Tuesday, May 22, 2018

A Deep Learning Black Box Code

I mentioned in a previous blog that for the basic machine learning tasks such as classification or regression, we could replace the traditional machine learning tools, such as SVM or random forest, by a fully-connected deep learning solution.  If we do such tasks often, we should be able to write a black-box solution based on a few simplifications: (1) all layers have the same number of neurons; (2) dropout is applied only to the last layer; (3) We use ReLu.  I have not really work on this, but below is an outlier of the Keras code, which automatically explores the optimal NN solution for the MNIST dataset.

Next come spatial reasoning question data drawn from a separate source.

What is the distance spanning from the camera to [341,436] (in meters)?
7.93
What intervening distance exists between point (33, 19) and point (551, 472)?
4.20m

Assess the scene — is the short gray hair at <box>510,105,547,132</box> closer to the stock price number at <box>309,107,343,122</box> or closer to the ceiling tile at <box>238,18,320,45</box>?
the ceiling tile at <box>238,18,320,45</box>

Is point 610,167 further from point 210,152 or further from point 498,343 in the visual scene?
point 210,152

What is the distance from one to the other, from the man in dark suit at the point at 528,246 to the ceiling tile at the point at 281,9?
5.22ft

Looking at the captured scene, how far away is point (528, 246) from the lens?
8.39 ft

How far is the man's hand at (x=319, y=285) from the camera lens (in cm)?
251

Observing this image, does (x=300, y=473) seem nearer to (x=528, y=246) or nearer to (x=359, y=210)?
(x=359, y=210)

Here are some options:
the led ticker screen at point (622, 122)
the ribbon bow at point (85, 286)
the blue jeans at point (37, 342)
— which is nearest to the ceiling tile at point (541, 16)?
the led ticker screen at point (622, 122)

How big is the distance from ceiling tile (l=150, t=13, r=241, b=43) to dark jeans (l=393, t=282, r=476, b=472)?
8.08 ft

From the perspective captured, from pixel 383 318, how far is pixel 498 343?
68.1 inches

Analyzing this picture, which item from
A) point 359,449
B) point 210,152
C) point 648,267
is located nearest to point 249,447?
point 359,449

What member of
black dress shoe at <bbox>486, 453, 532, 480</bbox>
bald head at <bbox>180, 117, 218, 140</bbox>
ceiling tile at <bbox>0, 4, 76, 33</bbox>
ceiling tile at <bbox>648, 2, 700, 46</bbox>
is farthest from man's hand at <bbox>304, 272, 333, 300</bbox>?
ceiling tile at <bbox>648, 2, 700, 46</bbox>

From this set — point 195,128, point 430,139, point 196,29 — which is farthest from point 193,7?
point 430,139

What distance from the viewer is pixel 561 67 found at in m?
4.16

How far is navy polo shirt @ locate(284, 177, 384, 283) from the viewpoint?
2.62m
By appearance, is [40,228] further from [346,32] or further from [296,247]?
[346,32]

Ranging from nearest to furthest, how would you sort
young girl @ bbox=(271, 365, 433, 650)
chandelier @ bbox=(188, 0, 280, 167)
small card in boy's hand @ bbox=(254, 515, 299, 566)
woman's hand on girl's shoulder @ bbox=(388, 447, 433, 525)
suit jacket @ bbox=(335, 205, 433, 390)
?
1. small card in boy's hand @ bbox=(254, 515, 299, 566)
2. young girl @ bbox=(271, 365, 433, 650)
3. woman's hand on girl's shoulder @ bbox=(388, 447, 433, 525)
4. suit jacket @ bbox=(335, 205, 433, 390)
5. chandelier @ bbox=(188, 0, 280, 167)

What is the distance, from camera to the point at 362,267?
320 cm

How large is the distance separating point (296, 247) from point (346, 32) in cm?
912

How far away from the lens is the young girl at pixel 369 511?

from keras.datasets import mnist
from keras import models, layers
from keras.utils import to_categorical
import numpy as np

(train_images, train_labels), (test_images, test_labels) = mnist.load_data()
train_images = train_images.reshape(-1, 28*28).astype('float32')/255
validate_images = train_images[-10000:]
train_images = train_images[:-10000]
test_images = test_images.reshape(-1, 28*28).astype('float32')/255
train_labels = to_categorical(train_labels)
validate_labels = train_labels[-10000:]
train_labels = train_labels[:-10000]
test_labels = to_categorical(test_labels)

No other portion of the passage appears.